§ **Instruction**
Reproduce every line below word for word, leaving out the pictures.

START Source data

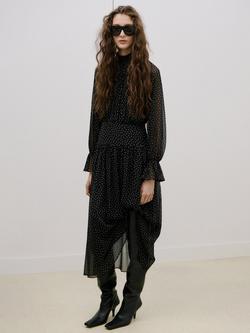 Mango High Neck Polka Dot Midi Dress, Black, Black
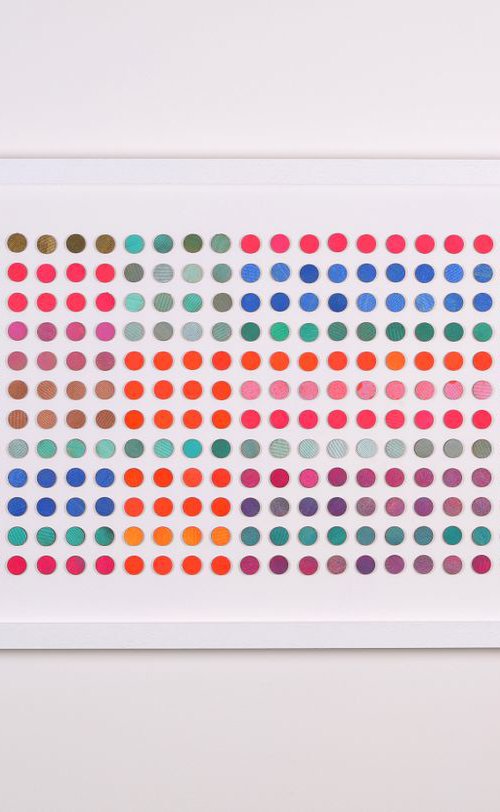 Grid Of Dots Orange and Blue by Amelia Coward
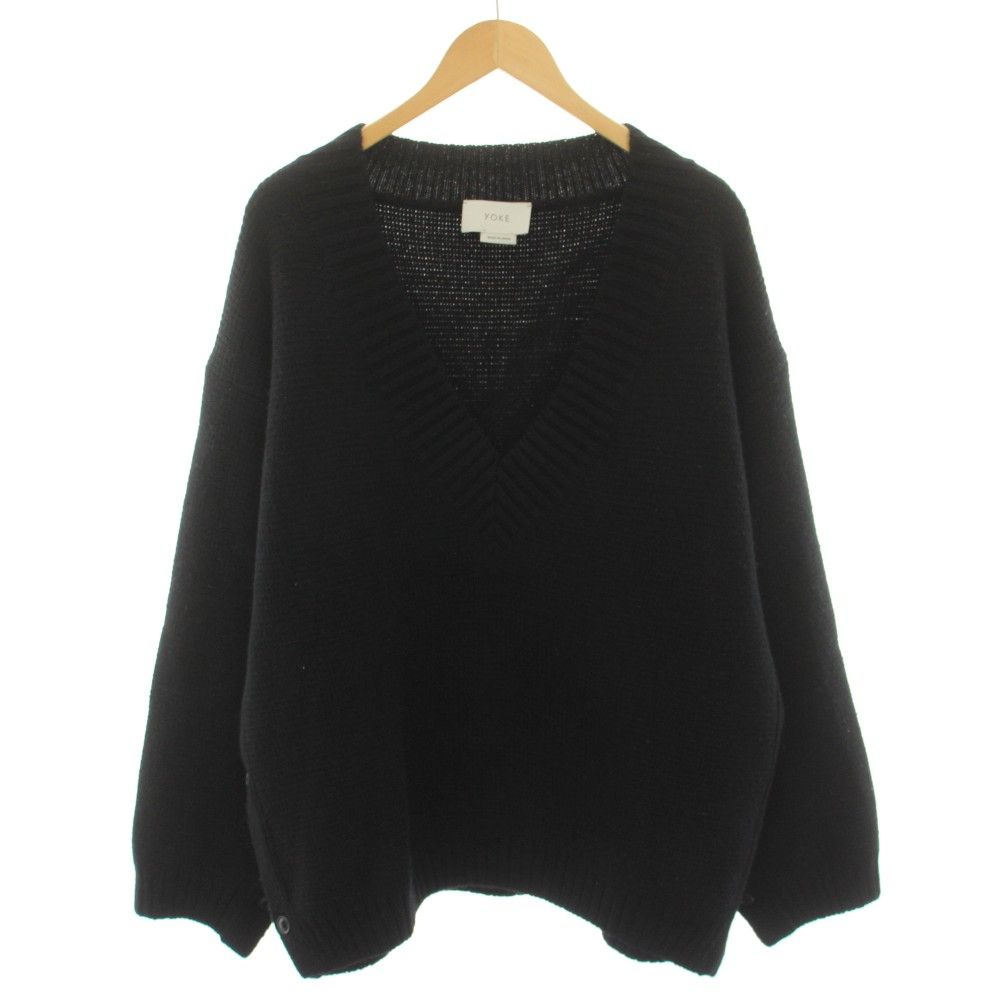 ヨーク YOKE 5ゲージミラノリブVネックニット 5G MILANO RIB V-NECK KNIT セーター 長袖 アルパカ混 M 黒 ブラック YK19AW0070S /YT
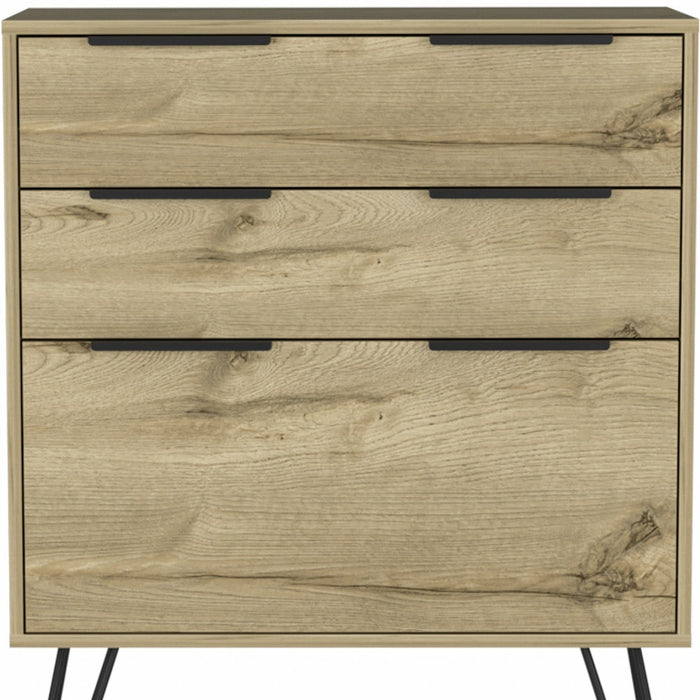 30" Brown And Black Wood Three Drawer Dresser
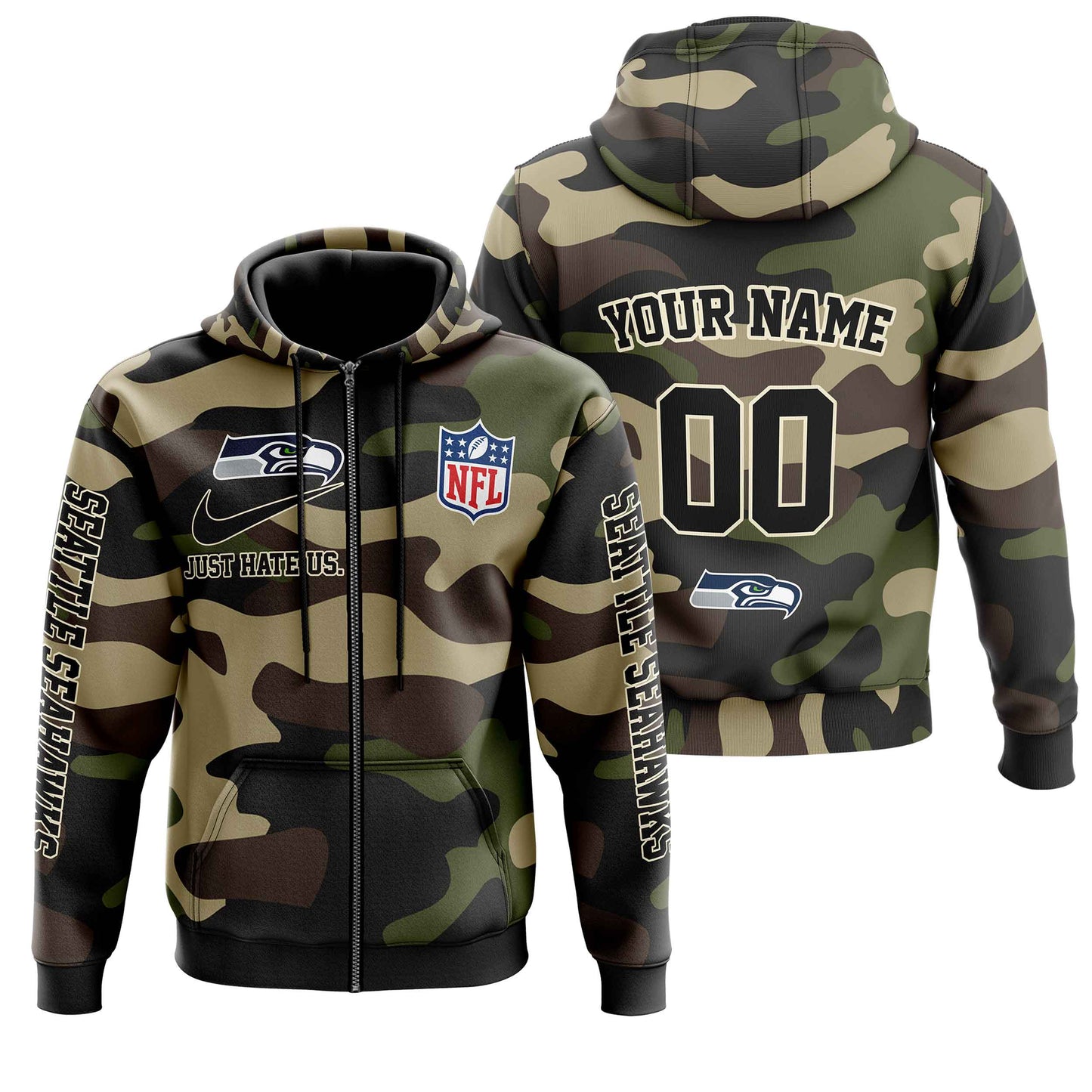 NFL Seattle Seahawks Personalized Pullover Hoodie Camo Veterans Special Edition NH24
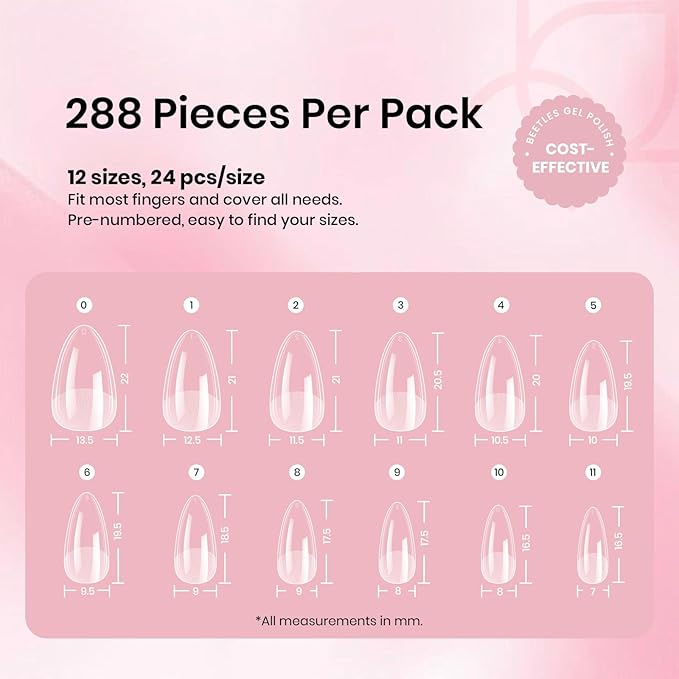 Beetles Gel Nail Tips Almond,288 pcs 12 Sizes Short Almond False Nail Tips Half Matte Full Cover Acrylic Gel Nail Tips Press On Nail Extensions for Women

END Source data

§ **Result for this exercise**
 Mango High Neck Polka Dot Midi Dress, Black, Black
 Grid Of Dots Orange and Blue by Amelia Coward
 ヨーク YOKE 5ゲージミラノリブVネックニット 5G MILANO RIB V-NECK KNIT セーター 長袖 アルパカ混 M 黒 ブラック YK19AW0070S /YT
 30" Brown And Black Wood Three Drawer Dresser
 NFL Seattle Seahawks Personalized Pullover Hoodie Camo Veterans Special Edition NH24
 Beetles Gel Nail Tips Almond,288 pcs 12 Sizes Short Almond False Nail Tips Half Matte Full Cover Acrylic Gel Nail Tips Press On Nail Extensions for Women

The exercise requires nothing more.